▶ The data

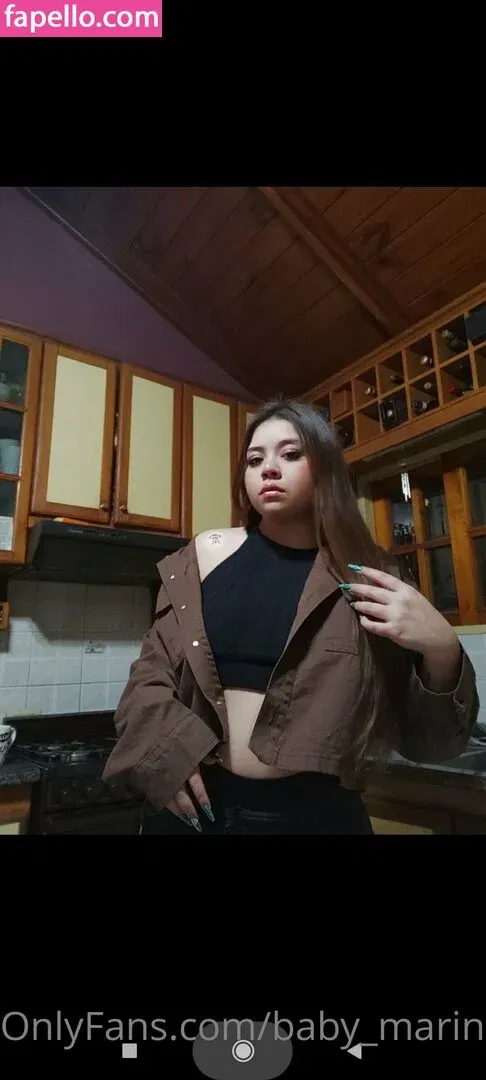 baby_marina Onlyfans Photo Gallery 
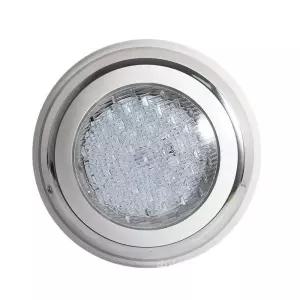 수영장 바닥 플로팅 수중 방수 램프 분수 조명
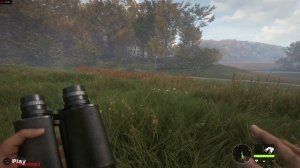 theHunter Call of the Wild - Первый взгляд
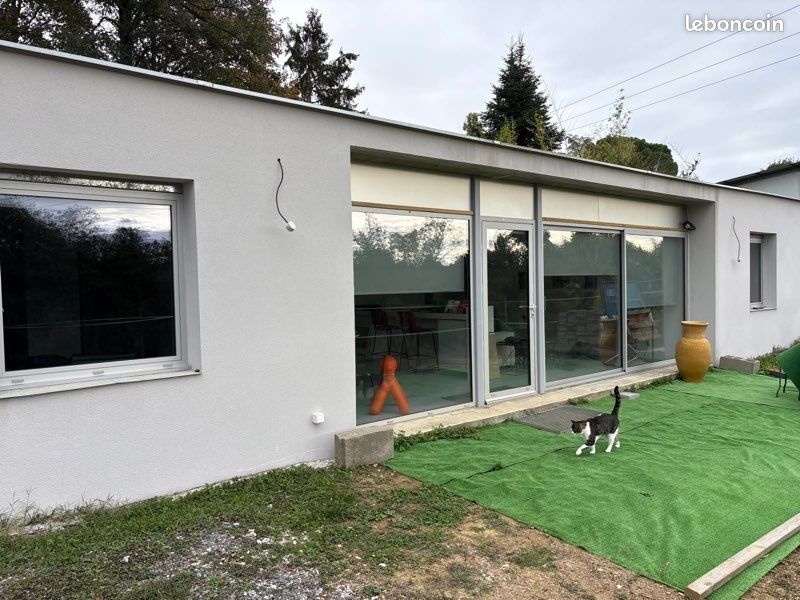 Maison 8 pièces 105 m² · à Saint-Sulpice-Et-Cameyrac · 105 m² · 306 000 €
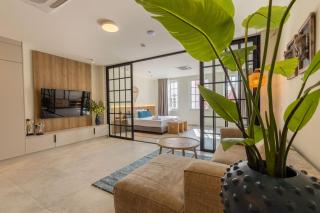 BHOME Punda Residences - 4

▶ Instructions for the task
A precise copy of each record, with the images removed, should be output.

▶ Solution below
 baby_marina Onlyfans Photo Gallery 
 수영장 바닥 플로팅 수중 방수 램프 분수 조명
 theHunter Call of the Wild - Первый взгляд
 Maison 8 pièces 105 m² · à Saint-Sulpice-Et-Cameyrac · 105 m² · 306 000 €
 BHOME Punda Residences - 4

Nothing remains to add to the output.